2 Robert Dallek, An Unfinished Life: John F. Kennedy 1917-1963 (New York: Little, Brown, 2003), 58.
3 Willi Frischauer, Onassis (New York: Meredith Press, 1968), 229.
4 Ibid.
5 Ibid.
6 Christopher Matthews, Kennedy & Nixon, The Rivalry That Shaped Postwar America (New York: Simon & Schuster, 1996), 130. Jacqueline had actually met Churchill ten years earlier, at a Buckingham Palace garden party. Then only 19, Jacqueline Bouvier “stood in the reception line twice for the repeated thrill of shaking the great man’s hand.” —Sarah Bradford, America’s Queen: The Life of Jacqueline Kennedy Onassis (New York, Penguin, 2000), 40.

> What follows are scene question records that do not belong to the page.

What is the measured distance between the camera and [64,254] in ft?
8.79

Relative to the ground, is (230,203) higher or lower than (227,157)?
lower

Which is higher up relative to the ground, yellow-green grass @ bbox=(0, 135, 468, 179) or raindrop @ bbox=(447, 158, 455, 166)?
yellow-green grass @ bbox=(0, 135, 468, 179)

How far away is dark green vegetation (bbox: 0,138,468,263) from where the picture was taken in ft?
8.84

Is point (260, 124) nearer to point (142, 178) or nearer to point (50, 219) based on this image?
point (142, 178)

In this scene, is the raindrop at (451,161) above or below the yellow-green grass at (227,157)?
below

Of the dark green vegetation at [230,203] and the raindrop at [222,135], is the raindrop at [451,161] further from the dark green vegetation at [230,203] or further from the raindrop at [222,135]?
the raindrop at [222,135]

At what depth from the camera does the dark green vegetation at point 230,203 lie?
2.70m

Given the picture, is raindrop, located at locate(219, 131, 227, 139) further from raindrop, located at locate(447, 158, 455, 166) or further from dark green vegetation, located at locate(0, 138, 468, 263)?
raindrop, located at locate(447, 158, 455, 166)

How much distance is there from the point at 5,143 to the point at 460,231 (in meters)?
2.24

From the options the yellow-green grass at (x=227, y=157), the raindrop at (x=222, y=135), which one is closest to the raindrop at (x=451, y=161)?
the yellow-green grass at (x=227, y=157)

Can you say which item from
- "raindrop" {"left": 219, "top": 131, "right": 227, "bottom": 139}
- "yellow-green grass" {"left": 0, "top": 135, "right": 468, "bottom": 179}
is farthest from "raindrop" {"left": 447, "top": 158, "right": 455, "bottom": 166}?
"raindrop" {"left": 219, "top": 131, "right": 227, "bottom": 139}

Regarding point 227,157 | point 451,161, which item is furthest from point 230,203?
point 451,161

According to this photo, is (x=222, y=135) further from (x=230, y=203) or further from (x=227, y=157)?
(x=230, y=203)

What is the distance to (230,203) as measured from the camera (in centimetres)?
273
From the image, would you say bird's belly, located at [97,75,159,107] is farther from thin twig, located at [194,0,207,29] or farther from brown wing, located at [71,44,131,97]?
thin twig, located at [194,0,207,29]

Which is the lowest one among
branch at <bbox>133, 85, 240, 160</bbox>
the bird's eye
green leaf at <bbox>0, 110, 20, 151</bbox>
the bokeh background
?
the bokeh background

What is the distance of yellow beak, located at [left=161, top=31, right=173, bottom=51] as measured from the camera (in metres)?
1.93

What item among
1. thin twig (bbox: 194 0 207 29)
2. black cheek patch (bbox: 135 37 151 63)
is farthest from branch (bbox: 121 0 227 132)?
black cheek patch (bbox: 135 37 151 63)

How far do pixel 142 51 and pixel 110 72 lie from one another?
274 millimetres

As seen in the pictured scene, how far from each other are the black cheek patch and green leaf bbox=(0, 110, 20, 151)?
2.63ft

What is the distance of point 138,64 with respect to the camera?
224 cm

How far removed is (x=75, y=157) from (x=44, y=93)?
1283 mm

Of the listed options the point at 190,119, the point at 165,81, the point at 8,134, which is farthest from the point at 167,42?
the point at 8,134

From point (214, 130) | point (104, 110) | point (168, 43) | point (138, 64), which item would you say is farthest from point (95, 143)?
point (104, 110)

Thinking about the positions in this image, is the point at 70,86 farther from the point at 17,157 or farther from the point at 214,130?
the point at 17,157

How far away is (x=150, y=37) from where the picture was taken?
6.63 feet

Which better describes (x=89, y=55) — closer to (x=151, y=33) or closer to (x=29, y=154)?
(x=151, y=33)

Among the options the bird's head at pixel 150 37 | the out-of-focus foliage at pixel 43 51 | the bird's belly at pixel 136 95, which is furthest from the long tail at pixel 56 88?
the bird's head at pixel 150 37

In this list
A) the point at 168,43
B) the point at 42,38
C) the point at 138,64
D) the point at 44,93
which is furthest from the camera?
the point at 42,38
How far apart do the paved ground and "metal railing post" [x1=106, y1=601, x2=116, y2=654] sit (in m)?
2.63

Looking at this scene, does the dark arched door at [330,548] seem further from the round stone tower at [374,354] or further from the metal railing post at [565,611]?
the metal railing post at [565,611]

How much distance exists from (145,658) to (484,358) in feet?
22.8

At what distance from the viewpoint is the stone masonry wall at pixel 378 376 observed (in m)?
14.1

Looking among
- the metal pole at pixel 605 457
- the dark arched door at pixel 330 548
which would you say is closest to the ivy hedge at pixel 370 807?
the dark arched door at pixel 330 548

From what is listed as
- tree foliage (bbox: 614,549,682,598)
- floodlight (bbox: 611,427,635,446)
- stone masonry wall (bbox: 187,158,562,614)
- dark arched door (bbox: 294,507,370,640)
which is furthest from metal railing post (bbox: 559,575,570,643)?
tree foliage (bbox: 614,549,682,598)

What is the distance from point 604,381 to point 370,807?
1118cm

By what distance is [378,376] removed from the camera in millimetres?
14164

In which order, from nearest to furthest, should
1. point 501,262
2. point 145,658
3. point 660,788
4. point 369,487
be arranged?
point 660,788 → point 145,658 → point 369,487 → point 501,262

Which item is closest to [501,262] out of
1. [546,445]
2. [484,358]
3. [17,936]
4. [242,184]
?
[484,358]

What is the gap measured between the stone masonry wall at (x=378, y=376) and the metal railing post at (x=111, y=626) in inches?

7 Arthur M, Schlesinger, Jr., A Thousand Days: John F. Kennedy in the White House (Boston: Houghton Mifflin, 1965), 69. Martin Gilbert, Winston S. Churchill, vol. 8, Never Despair 1945-1965 (Hillsdale, Mich.: Hillsdale College Press, 1988), 1318.
8 Martin Gilbert and Larry P. Arnn, eds., The Churchill Documents, Volume 23, Never Flinch, Never Weary, November 1951 to February 1965 (Hillsdale, Mich.: Hillsdale College Press, 2019), 2301.
9 Martin Gilbert, Winston S. Churchill, vol. 8, Never Despair: 1945-1965 (Hillsdale, Mich.: Hillsdale College Press, 1988), 1327.
10 Gilbert & Arnn, Never Flinch, Never Weary, 2328.
11 Ibid., 2331.
12 John F. Kennedy, Address During the Cuban Missile Crisis, 22 October 1962, transcript from television broadcast (Boston: John F. Kennedy Presidential Library and Museum).
13 Roy Howells, Simply Churchill (London: Robert Hale, 1965), 131.
14 Quoted in Richard M. Langworth, “Randolph, Hope and Glory,” Hillsdale College Churchill Project, 2016, accessed April 2021.
15 Andrew Roberts, Churchill: Walking With Destiny (New York: Viking, 2018), 960.
16 Press notice, United Press International, London, 22 November 1963.
The author
Mr. Glueckstein, of Kings Park, New York is a Churchill writer who has traveled widely seeking people and places related to the Churchill saga.